■ Texto original
________

Maria Rita, encantada ou assombrada?
Minha carreira começou em 1983, um ano depois da morte de Elis Regina. Não tive a oportunidade de entrevistá-la. Passei minha infância ouvindo os discos e vendo os programas de TV da “pimentinha”. Ouvi muito Elis Regina, até enjoar. A ponto de não precisar mais escutá-la – defeito de minha impaciência e não do grande canto da intérprete.
Quando Maria Rita surgiu no horizonte musical, em 2001, com um show no Supremo em São Paulo, dois anos depois com o CD Maria Rita e agora com este Segundo, a seqüência de audições me tem soado como uma reedição de Elis. Não tem jeito, não consigo ouvir nada mais que Elis em Maria Rita, mesmo sabendo que ela é contralto e a mãe era mezzo-soprano; o repertório seja outro; e boa parte do público jovem de Maria Rita jamais ouviu uma faixa da mãe. É Elis e pronto. Em setembro, fui fazer entrevista com ela por ocasião do lançamento de Segundo. Lá estava a moça de 28 anos se submetendo a baterias de entrevistas “exclusivas”, rodeada de staffs – estes por sua vez cercados de outros staffs.
Eu disse a Maria Rita que gostei do disco, porque dessa vez a voz timbrava em contralto mais que em mezzo, e você está mais você do que Elis... Ela me interrompeu: “Você está vendo mais Elis em mim do que eu vejo, e meu público já nem pensa mais nisso!”
Mania de crítico, respondi, mas acho que Maria Rita tem razão. Por pertencer a uma geração intermediária entre ela e a mãe, por ser quarentão, tenho ouvido excessivamente miasmas de Elis em Maria Rita. Para mim, mesmo no segundo CD, ela é uma cantora assombrada pelo espectro da mãe. Mas encantada pela linda voz e a originalidade que busco a qualquer custo nas 12 faixas de Segundo como procurar Wally numa multidão de referências de Elis Regina. É inevitável perceber a escolha do repertório – ainda que sambas e canções dos supernovos Marcelo Camelo e Rodrigo Maranhão -, o acompanhamento do combo e a voz, timbrada na genética, tudo me remete à mãe. Sou eu, confesso, que estou assombrado. Não é lícito nem simpático estabelecer paralelo entre gerações tão distantes: alguém vivo de 30 anos com alguém morto que faria 60, dois tempos que não se colam senão pela DNA de mãe a filha.

________

■ Tarefas do exercício
1. Responda com base no texto sobre Maria Rita:
(a) Em que ano começou a carreira de quem escreve?
(b) Em que lugar foi o show com que Maria Rita surgiu em 2001?
(c) Quantas faixas tem o disco Segundo?
2. Retome o texto sobre Maria Rita e escreva a continuação logo depois da última frase.

■ Dados listados
________

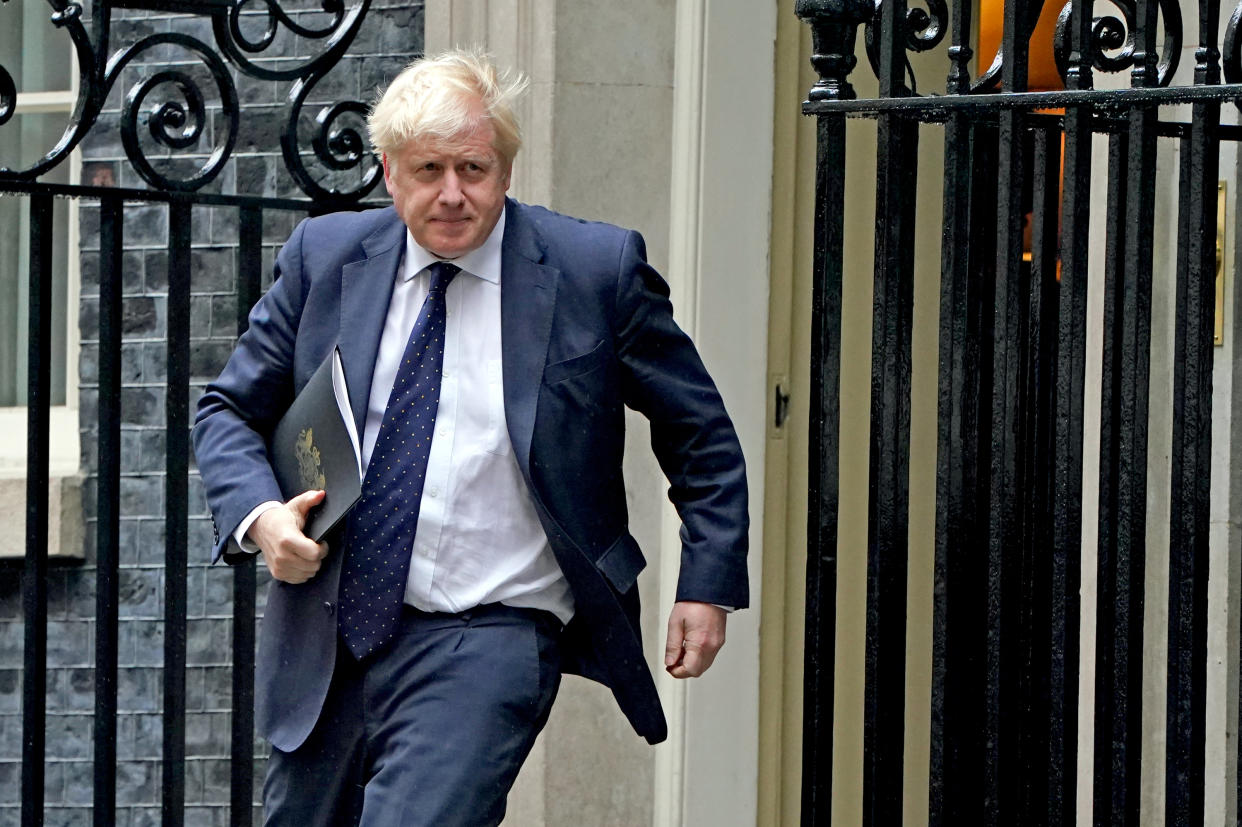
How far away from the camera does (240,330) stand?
445 cm

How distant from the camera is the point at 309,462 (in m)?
3.24

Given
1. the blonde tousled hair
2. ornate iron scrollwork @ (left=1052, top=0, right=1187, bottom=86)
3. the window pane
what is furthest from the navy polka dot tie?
the window pane

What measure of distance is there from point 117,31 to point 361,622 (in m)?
3.70

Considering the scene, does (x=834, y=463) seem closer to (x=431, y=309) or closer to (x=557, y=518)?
(x=557, y=518)

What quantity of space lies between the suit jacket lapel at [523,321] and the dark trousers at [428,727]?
0.31 meters

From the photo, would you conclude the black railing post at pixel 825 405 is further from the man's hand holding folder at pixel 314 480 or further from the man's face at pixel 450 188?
the man's hand holding folder at pixel 314 480

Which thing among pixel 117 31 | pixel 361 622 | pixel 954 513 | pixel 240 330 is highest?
pixel 117 31

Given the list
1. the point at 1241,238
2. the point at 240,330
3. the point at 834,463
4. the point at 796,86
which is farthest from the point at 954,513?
the point at 796,86

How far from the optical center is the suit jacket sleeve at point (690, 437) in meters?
3.33

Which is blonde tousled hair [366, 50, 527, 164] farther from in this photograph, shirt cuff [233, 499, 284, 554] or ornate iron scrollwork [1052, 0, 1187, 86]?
ornate iron scrollwork [1052, 0, 1187, 86]

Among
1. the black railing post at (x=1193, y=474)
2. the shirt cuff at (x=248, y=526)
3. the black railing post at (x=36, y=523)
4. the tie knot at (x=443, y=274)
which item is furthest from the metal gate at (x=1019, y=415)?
the black railing post at (x=36, y=523)

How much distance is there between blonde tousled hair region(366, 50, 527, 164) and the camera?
3.20m

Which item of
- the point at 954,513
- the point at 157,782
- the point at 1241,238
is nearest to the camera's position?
the point at 954,513

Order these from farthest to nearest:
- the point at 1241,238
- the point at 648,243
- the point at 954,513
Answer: the point at 648,243 → the point at 1241,238 → the point at 954,513
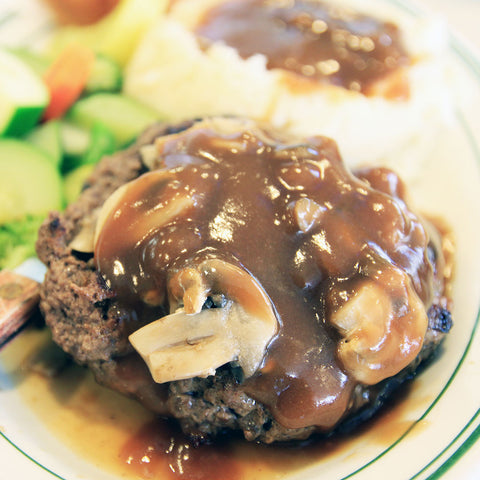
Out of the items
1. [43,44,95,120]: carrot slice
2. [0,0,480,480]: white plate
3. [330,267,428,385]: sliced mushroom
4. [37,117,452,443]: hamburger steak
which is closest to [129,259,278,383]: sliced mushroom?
[37,117,452,443]: hamburger steak

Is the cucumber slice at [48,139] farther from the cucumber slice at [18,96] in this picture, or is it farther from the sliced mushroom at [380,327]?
the sliced mushroom at [380,327]

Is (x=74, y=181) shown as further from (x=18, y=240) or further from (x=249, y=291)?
(x=249, y=291)

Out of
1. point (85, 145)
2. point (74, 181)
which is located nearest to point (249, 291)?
point (74, 181)

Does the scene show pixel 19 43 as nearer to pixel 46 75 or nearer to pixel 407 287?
pixel 46 75

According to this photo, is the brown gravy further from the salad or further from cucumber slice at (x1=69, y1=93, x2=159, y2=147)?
cucumber slice at (x1=69, y1=93, x2=159, y2=147)

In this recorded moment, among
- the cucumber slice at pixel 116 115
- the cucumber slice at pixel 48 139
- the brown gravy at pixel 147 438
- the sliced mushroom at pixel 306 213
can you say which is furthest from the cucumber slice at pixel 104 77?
the sliced mushroom at pixel 306 213

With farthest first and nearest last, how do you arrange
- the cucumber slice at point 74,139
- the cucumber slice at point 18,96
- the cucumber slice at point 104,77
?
the cucumber slice at point 104,77, the cucumber slice at point 74,139, the cucumber slice at point 18,96

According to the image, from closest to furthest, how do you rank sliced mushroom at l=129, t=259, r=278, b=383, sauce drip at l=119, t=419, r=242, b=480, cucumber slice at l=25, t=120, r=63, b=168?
sliced mushroom at l=129, t=259, r=278, b=383 < sauce drip at l=119, t=419, r=242, b=480 < cucumber slice at l=25, t=120, r=63, b=168
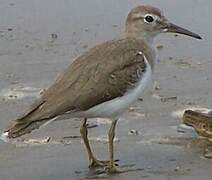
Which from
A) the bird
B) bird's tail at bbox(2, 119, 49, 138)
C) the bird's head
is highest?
the bird's head

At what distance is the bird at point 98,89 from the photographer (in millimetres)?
7129

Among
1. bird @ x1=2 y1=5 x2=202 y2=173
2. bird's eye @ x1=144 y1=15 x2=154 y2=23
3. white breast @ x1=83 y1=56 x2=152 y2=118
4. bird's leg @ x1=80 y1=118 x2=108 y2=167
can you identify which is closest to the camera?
bird @ x1=2 y1=5 x2=202 y2=173

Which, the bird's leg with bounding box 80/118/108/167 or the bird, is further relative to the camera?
the bird's leg with bounding box 80/118/108/167

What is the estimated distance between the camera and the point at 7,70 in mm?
10516

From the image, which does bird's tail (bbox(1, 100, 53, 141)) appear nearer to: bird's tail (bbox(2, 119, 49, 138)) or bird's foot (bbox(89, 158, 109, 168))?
bird's tail (bbox(2, 119, 49, 138))

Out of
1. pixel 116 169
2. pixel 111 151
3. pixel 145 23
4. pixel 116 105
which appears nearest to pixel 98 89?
pixel 116 105

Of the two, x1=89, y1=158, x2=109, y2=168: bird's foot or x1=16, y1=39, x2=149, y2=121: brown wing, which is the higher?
x1=16, y1=39, x2=149, y2=121: brown wing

________

■ Suas respostas
1.
(a) Em 1983.
(b) No Supremo, em São Paulo.
(c) 12 faixas.

2.
Vamos deixar assim, Maria Rita cantar como se não lhe conhecêssemos a filiação. Na forçada metempsicose às avessas, esvazio a alma de qualquer citação e referências. Vamos fazer como os zen-budistas e limpar a mente. Só assim posso vir a gostar do excelente Segundo. Errado sou eu.
Luís Antônio Giron
2 Comments:
Como as pessoas e as circunstâncias são diferentes,eu sou da mesma geração do crítico e nunca ouvi Elis Regina quando criança,sequer a conhecia - E não vejo nada de Elis Regina em Maria Rita,sou fãzaço da primeira e desencantado com a segunda.
Maria Rita é mezzo-soprano também,apesar que há quem diga que a Elis era contralto,é tudo uma questão de opinião,sei lá.Demorei ouvir Elis como mezzo,via mais como soprano mesmo.